### [Extrait de la page]
# # # # #

Le « droit au blasphème »
Le «droit au blasphème» est à la mode, il a un petit côté «anar», et avec la caution du président de la République en sus, la tentation est grande d’en profiter. Mais qu’est-ce à dire ?
Nota bene insistant : Ce qui suit n’a rien à voir avec l’actualité du procès «Charlie». Parler de questions collatérales à un drame en cours d’examen pourrait laisser croire qu’on s’y implique. Ce n’est pas ici le propos. Doit-on pour autant s’interdire d’aborder les sujets afférents ? L’attentat contre le personnel de «Charlie Hebdo», ceux de Montrouge, de l’Hyper Cacher et tous les attentats contre les personnes sont sans excuses possibles, odieux, inacceptables et, au sens juridique : lourdement condamnables. Nous ne discuterons pas de l’opportunité ou non des caricatures. Nous voudrions inviter à une réflexion plus générale : 1° sur la notion de « droit au blasphème », 2° sur la pertinence de celui-ci dans son combat supposé contre la dangerosité des religions.
Plaçons-nous d’abord simplement sur le sens des mots. Un «droit» relève du Droit, c’est à dire de l’ensemble des règles légales organisant la vie en société et régissant les relations entre toutes les personnes. Sinon, il n’est qu’un privilège. Un exemple choisi volontairement «virtuel» : le «droit de cuissage», qui n’est qu’une légende, aurait été, s’il avait existé, un «privilège», c’est à dire un «droit» ne concernant qu’un particulier (le seigneur), et ne relevant pas du droit commun, qui est censément celui de notre République.
Le blasphème relève du religieux et ne concerne aucunement la loi civile dans notre pays laïc, qui l’a heureusement dépénalisé. Quand on en parle, doit-on dire «droit à…» ou «droit de…» ? Dans le premier cas, il s’agit de quelque chose que l’on reçoit (comme le salaire pour un travailleur), dont on peut disposer. Dans le second, on suggère plutôt une possibilité de dire ou de faire. Le distinguo est plus qu’un ergotage lexical.
Rapprocher le blasphème du droit, légitime, de critiquer les religions semble actuellement problématique. Si on est incroyant, hostile aux religions (ne retenons même pas le cas d’une aversion obsessionnelle à une religion particulière, qui relèverait d’une «-phobie»), on doit essayer, pour être efficient, de démontrer que ce qu’elles prétendent est faux, injuste, dangereux. Cela demande des arguments et un raisonnement, sinon cela reviendrait à une attaque gratuite et vaine, même sous couvert d’humour.

# # # # #

### [Enregistrements fournis]
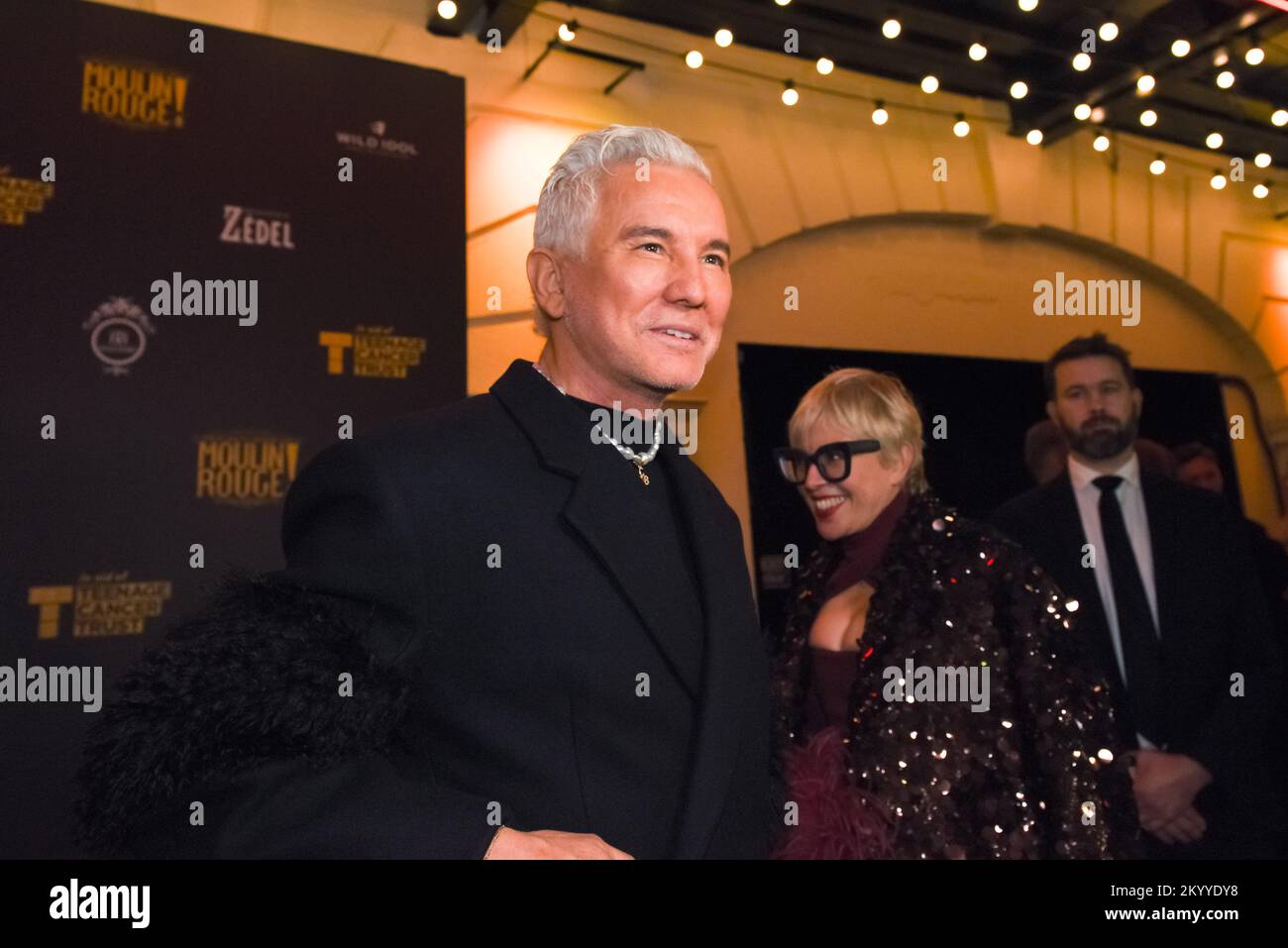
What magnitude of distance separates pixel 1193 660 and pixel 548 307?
231 centimetres

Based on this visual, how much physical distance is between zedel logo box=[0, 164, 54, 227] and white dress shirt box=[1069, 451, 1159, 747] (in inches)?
130

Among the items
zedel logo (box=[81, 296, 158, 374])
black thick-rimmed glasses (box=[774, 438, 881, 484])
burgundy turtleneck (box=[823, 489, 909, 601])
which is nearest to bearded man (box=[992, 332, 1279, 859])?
burgundy turtleneck (box=[823, 489, 909, 601])

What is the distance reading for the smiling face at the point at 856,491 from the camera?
93.4 inches

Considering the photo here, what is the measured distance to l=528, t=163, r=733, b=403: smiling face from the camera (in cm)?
129

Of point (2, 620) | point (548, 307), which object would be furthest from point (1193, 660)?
point (2, 620)

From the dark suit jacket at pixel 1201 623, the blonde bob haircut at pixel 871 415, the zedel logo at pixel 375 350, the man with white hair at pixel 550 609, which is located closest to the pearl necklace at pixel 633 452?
the man with white hair at pixel 550 609

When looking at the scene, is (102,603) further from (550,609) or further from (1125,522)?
(1125,522)

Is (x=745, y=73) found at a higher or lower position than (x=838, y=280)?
higher

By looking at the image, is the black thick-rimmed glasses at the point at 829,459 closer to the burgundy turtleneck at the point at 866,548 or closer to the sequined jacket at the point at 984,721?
the burgundy turtleneck at the point at 866,548

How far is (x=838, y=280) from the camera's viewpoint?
5516mm

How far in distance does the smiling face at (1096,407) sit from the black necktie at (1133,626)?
4.5 inches

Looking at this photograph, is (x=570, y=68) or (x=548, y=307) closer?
(x=548, y=307)

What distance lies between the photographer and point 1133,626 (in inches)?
109
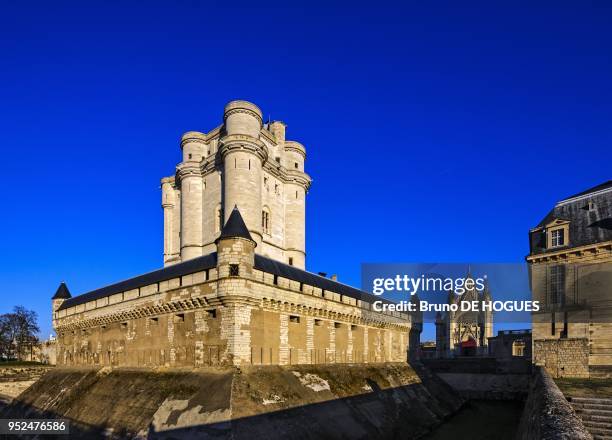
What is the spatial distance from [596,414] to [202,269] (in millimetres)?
17370

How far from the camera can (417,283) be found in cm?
4453

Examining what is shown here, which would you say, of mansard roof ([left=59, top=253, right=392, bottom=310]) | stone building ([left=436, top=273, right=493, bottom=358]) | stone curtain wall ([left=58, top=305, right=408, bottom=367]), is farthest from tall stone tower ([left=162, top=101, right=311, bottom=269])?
stone building ([left=436, top=273, right=493, bottom=358])

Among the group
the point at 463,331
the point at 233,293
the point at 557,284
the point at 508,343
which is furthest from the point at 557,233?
the point at 463,331

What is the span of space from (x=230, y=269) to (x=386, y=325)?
19467 millimetres

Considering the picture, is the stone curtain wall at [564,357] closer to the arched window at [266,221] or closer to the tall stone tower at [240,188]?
the tall stone tower at [240,188]

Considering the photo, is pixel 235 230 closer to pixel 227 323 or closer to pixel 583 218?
pixel 227 323

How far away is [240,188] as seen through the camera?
34438 millimetres

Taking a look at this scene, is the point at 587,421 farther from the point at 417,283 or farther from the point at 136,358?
the point at 417,283

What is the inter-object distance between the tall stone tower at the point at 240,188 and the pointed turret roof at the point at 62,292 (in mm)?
9831

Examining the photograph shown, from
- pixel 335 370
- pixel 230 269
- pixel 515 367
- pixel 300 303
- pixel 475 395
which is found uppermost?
pixel 230 269

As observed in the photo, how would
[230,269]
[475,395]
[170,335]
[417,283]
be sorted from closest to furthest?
1. [230,269]
2. [170,335]
3. [475,395]
4. [417,283]

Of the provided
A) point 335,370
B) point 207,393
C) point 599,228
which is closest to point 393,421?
point 335,370

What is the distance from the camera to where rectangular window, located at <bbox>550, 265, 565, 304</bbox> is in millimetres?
26766

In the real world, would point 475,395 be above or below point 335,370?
below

# # # # #

### [Consignes]
**1)** Répondez à ces questions sur le texte consacré au droit au blasphème :
(a) Quel exemple volontairement « virtuel » sert à illustrer la notion de privilège ?
(b) Qu'a fait notre pays laïc à l'égard du blasphème ?
(c) À quoi est comparé ce que l'on reçoit lorsqu'on parle de « droit à… » ?
**2)** Énumérez les attentats que le texte sur le droit au blasphème désigne nommément.
**3)** Poursuivez le texte sur le droit au blasphème après sa dernière phrase.
Les enregistrements ne servent pas pour ce travail.

### [Réponses]
**1)**
(a) Le « droit de cuissage ».
(b) Il l'a dépénalisé.
(c) Au salaire pour un travailleur.

**2)**
L'attentat contre le personnel de « Charlie Hebdo »
Ceux de Montrouge
Ceux de l'Hyper Cacher

**3)**
Le blasphème est défini comme une insulte à la divinité, à la religion.Quand on n’y croit pas cela peut sembler anodin : on ne porte injure, après tout, qu’à quelque chose qui n’existe pas. Mais faire semblant de le distinguer d’une insulte à l’égard de personnes, acte poursuivi par la loi, n’est pas exempt d’une certaine hypocrisie, car pour beaucoup de femmes et d’hommes sincèrement religieux, une attaque contre le Dieu auquel ils croient, et qui s’inscrit parfois au cœur de leur vie, est bien ressenti comme une agression personnelle. Cela pourrait être vrai aussi bien pour des chrétiens ou des bouddhistes, même s’ils ne provoquent pas d’attentats sous nos climats. Ce constat, sans doute difficile à accepter, voire à comprendre, est un donné du réel. En outre, en tenir compte peut relever du respect de l’autre, dans le cadre de ce «vivre ensemble» qu’on ne cesse de prétendre attendre et espérer.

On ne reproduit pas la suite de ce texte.